(Отрывок из источника)
М.П. Гребнева Жизненная драма М. Кузмина и Флоренция
По словам О.Н. Гильдебрандт, «Кузмин, хотя у него была фр<анцузская> кровь, не мечтал о Париже. Он предпочитал Германию, - и особенно Италию» [1, с. 151]. Замысел посетить эту страну возник у него в 1886 г. В письме к Г.В. Чичерину от 12(24) октября он делился своими мыслями: «Знаешь, почти наверно, я весною съезжу в Италию, между мною и мамой это решено, я возлагаю на это большие надежды, если одно ожидание меня перерождает, но покуда я не говорю об этом» [2, с. 40-41].
Думая о предстоящем вояже, Кузмин предполагал: «Маршрут таков (если не считать Рима...): Венеция passim дней 5, Флоренция -недели 2 1/2, Сиена недели 2, Ассизи и Перуджа недели - 2, Равенна - 2 недели, Феррара, Верона и Венеция.» [2, с. 41].
Об изменении маршрута Кузмин писал в послании Чичерину 6(18) декабря 1886 г.: «Теперь в Италии прежде всего надо в Рим до Пасхи, чтобы избежать наплыва, затем Сиена, Флоренция, Ассизи, Равенна и Венеция» [2, с. 41]. Заметим, что в сознании русских путешественников, и Кузмин не является исключением в этом смысле, Сиенна, Ассизи, Равенна неразрывно связаны с Флоренцией.
Из Флоренции Кузмин прислал Чичерину (Юше) несколько посланий. В его письмах нет характеристик достопримечательностей города. Флоренция - только кулисы и подмостки для постановки жизненной драмы Кузмина. Это место, где он выздоравливает и прозревает духовно, где постигает себя и других людей. Город цветов не потрясает Кузмина, как Рим, а успокаивает, действует благотворно: «Флоренция -очаровательна со своими пэйзажами вроде примитивов: тонкими, рядом стоящими деревцами с прозрачной еще зеленью, яблонями в цвету и голубыми холмами» [2, с. 44].

(Исходные данные)

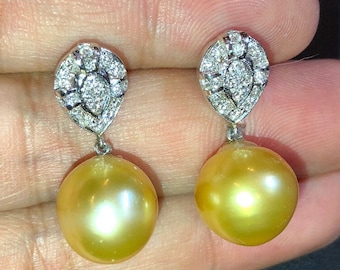 12 mm autentiska gyllene Sydhavspärlor och diamanter i 18K massivt vitt guld örhängen handgjorda specialtillverkade hängande droppar fest cocktail bröllop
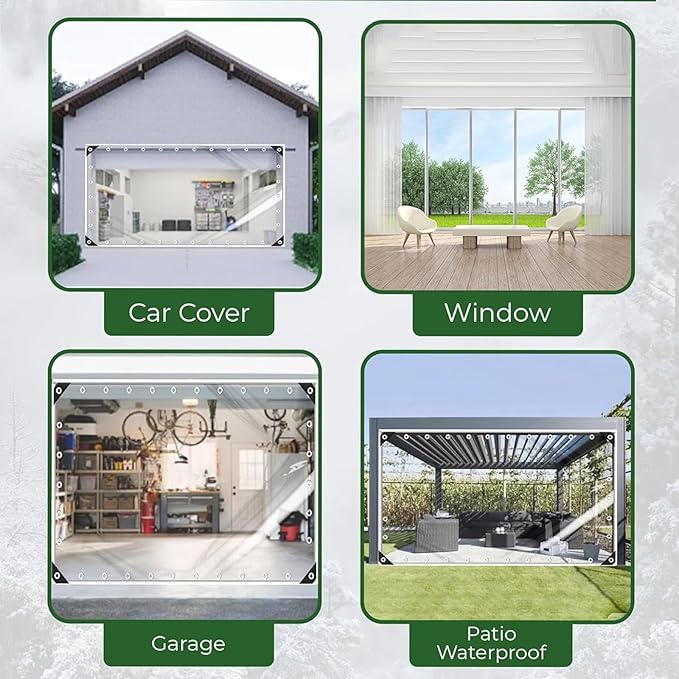 Clear Tarp 10 X 12.2 FT, Clear Tarps Heavy Duty Waterproof Clear PVC Sheet Tarpaulin Clear Tarps with Grommets, 0.35mm Waterproof Plastic Tarpaulin Vinyl Patio Enclosure
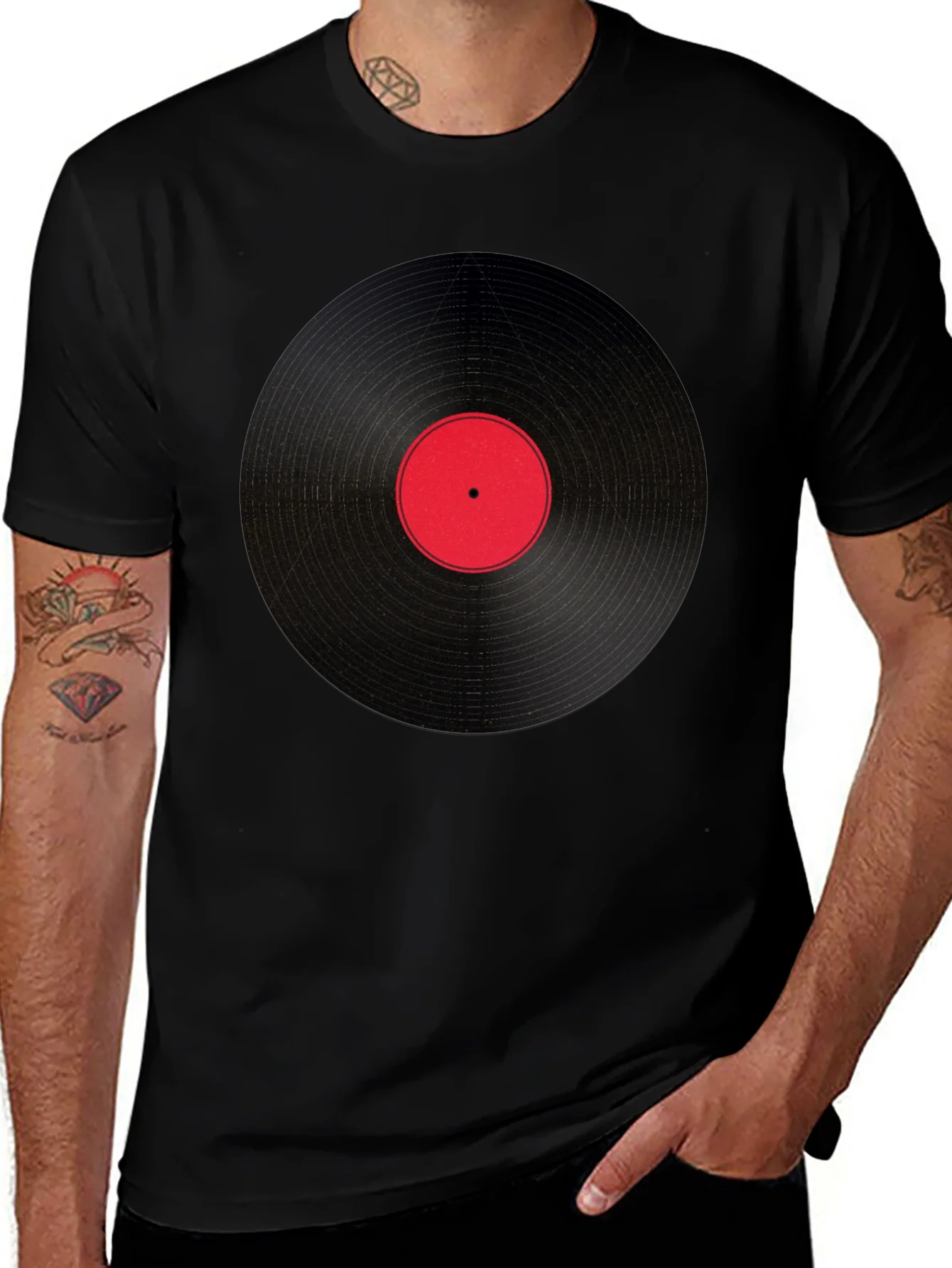 Vinyl Record Graphic Tee - Classic Black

(Условие задачи)
Пожалуйста, верните дословно часть отрывка о Кузмине и Флоренции, начиная со слов «Об изменении маршрута» и продолжая до слов «связаны с Флоренцией.» включительно.

(Ответ на задание)
Об изменении маршрута Кузмин писал в послании Чичерину 6(18) декабря 1886 г.: «Теперь в Италии прежде всего надо в Рим до Пасхи, чтобы избежать наплыва, затем Сиена, Флоренция, Ассизи, Равенна и Венеция» [2, с. 41]. Заметим, что в сознании русских путешественников, и Кузмин не является исключением в этом смысле, Сиенна, Ассизи, Равенна неразрывно связаны с Флоренцией.